Despite this, in the Confidential Report (CR) of September 2020 we recommended an investment in Lewis. Our main reasons for making this recommendation were its excellent management of working capital and its very low debt levels. We said of Lewis, “It is trading on a P:E of 6,65 and at less than a third of its net asset value (NAV) – so it looks very cheap to us”. We also noted that, “It has the great benefit of a balance sheet which is almost completely ungeared. This gives it the flexibility to acquire weaker less well-capitalised competitors in this difficult economy.”
Consider the chart:
Here you can see our first recommendation to buy Lewis in the CR of September 2020 when the share was trading for 1700c. Later when we began the Winning Shares List (WSL) we added it on the 1st of December 2023 and by then it was trading for 4150c. On Thursday last week it closed at 7960c – which is a massive 468% gain over our first recommendation just over 4 years ago.
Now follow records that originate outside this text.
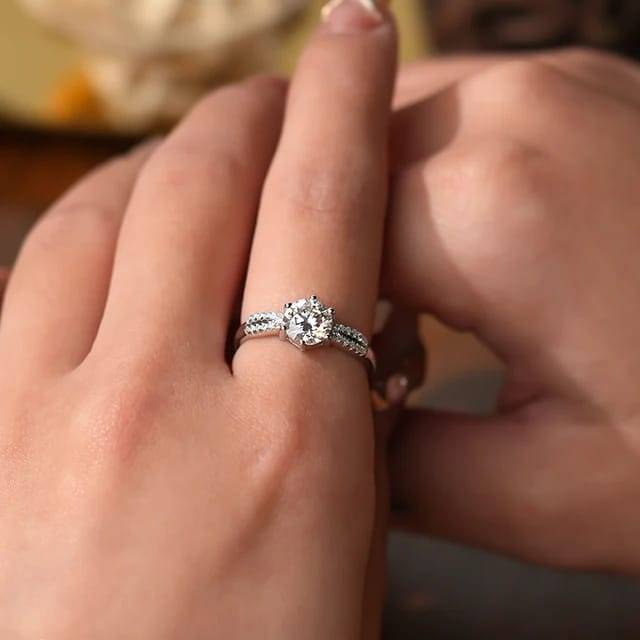 Brd Jewelry 925 Sterling Silver Zircon Adjustable Finger Ring For Women And Girls I Gifts For Women, Girls, Girlf : B0CMNYHF2C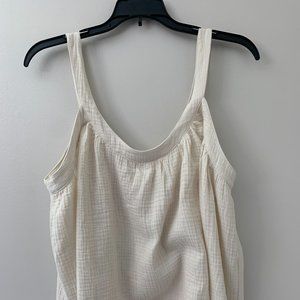 NWT Sz L Vici Beige Top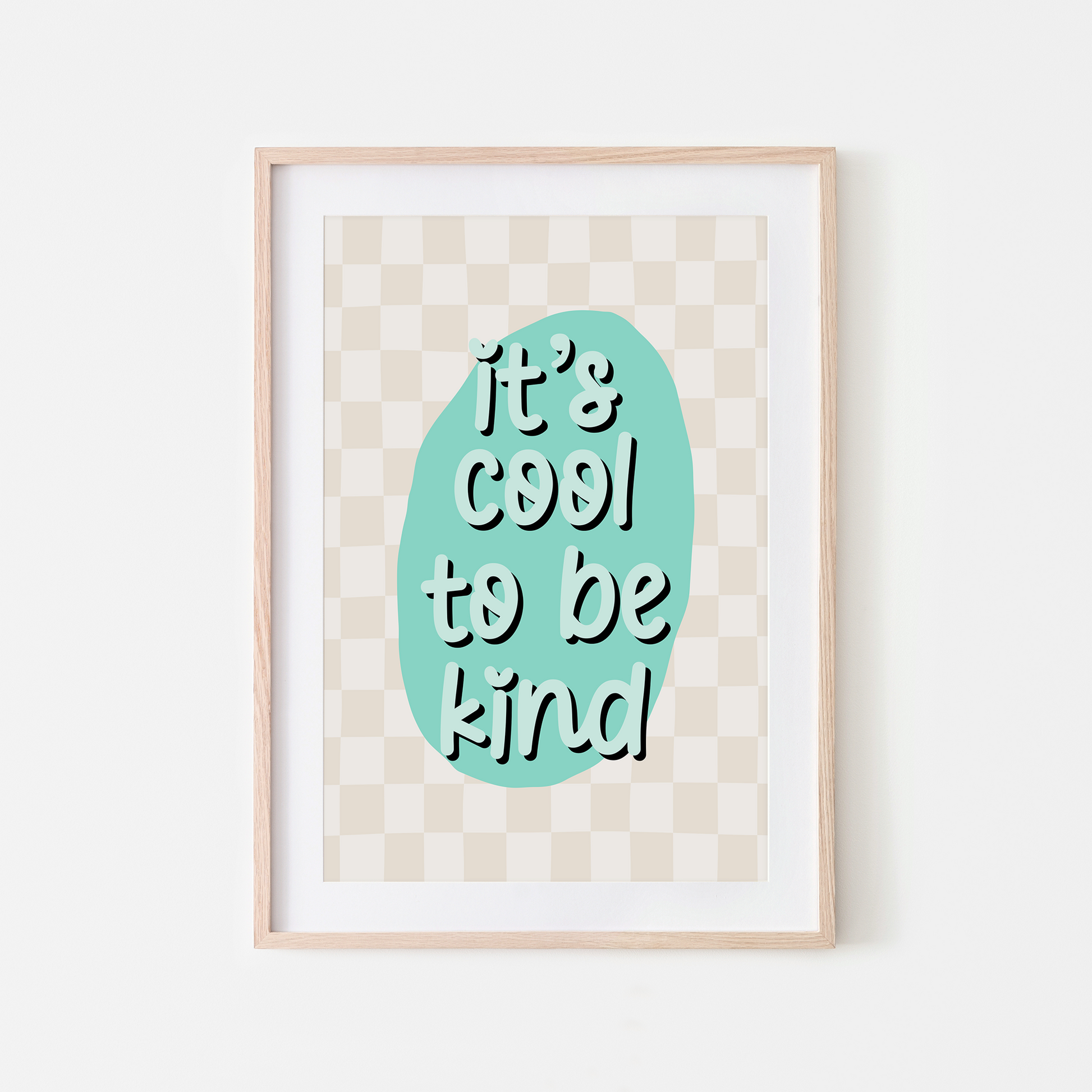 Its-Cool-to-be-Kind-Wall-Art-Website-Peppermint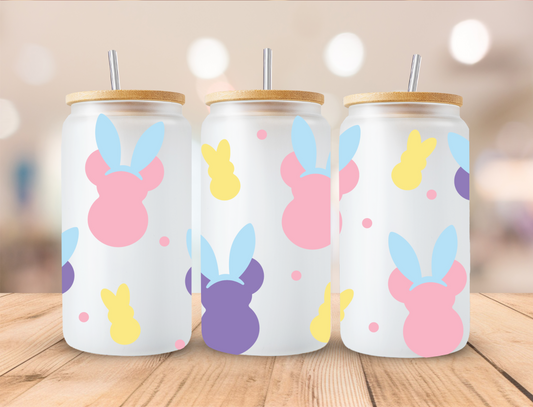 Pastel Easter Bunnies  - 16 oz / 20 oz Libby UV DTF Wrap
The company has also been paying out a steady flow of cash dividends:
2020 185c
2021 328c
2022 413c
2023 413c
2024 500c
In a trading statement for the six months to 30th September 2024 the company estimated that its headline earnings per share (HEPS) would increase by between 45% and 55%. Clearly, this is a share which is benefiting directly from consumer optimism following the end of loadshedding, the appointment of the government of national unity (GNU) and the fact that interest rates are now falling.
And the share is still trading on a low price:earnings (P:E) ratio of just 8,61 and a high dividend yield of 5,03%. So it remains a very good investment even at these levels.
There can be no doubt that Lewis should be part of every private investor’s portfolio.